DATA RECORDS:
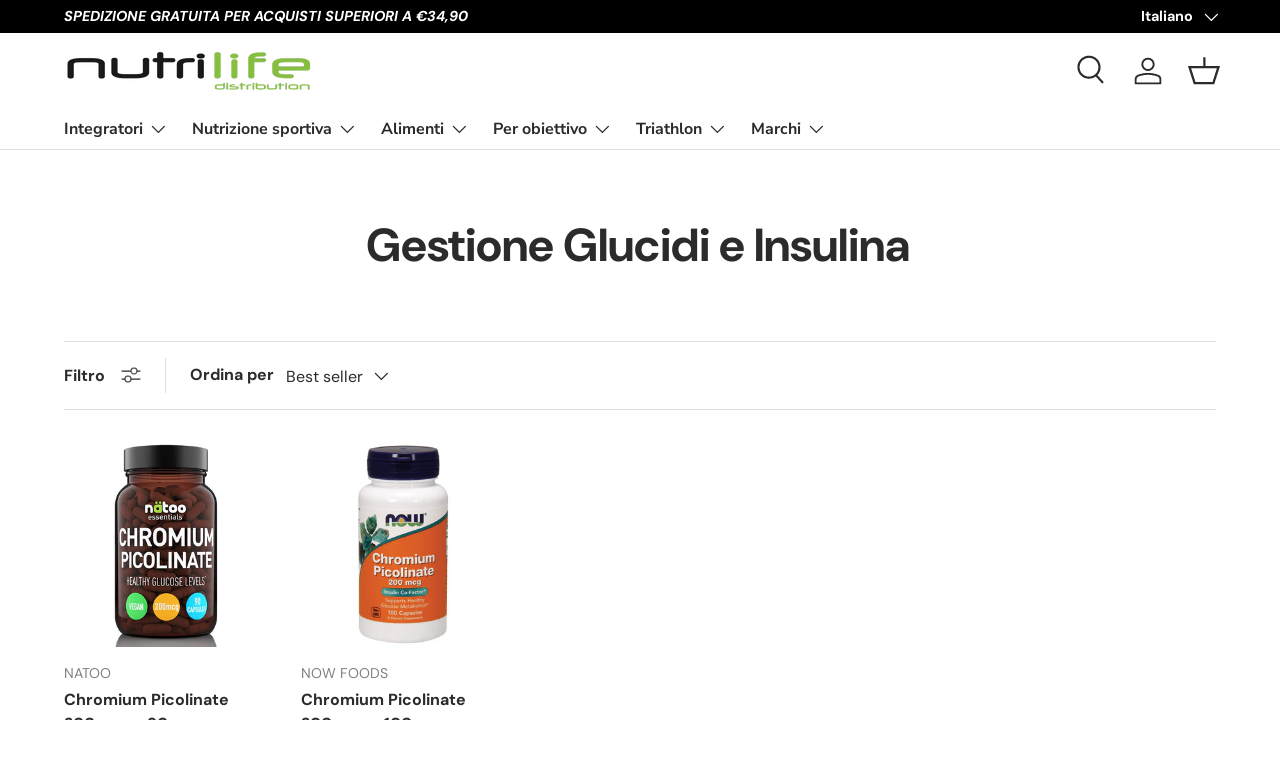

--- FILE ---
content_type: application/javascript; charset=utf-8
request_url: https://cs.iubenda.com/cookie-solution/confs/js/49518501.js
body_size: -248
content:
_iub.csRC = { consApiKey: 'apRjcsTpgo2gD4kWLYbJegnAgXbXP5PB', showBranding: false, publicId: '202dff4d-824b-43a9-8861-7f37cbf82981', floatingGroup: false };
_iub.csEnabled = true;
_iub.csPurposes = [1,2];
_iub.cpUpd = 1733730347;
_iub.csT = 0.05;
_iub.googleConsentModeV2 = true;
_iub.totalNumberOfProviders = 11;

YOUR GOAL: Repeat all of the records verbatim, leaving out the pictures.

ANSWER TO THIS EXERCISE:
--- FILE ---
content_type: application/javascript; charset=utf-8
request_url: https://cs.iubenda.com/cookie-solution/confs/js/49518501.js
body_size: -248
content:
_iub.csRC = { consApiKey: 'apRjcsTpgo2gD4kWLYbJegnAgXbXP5PB', showBranding: false, publicId: '202dff4d-824b-43a9-8861-7f37cbf82981', floatingGroup: false };
_iub.csEnabled = true;
_iub.csPurposes = [1,2];
_iub.cpUpd = 1733730347;
_iub.csT = 0.05;
_iub.googleConsentModeV2 = true;
_iub.totalNumberOfProviders = 11;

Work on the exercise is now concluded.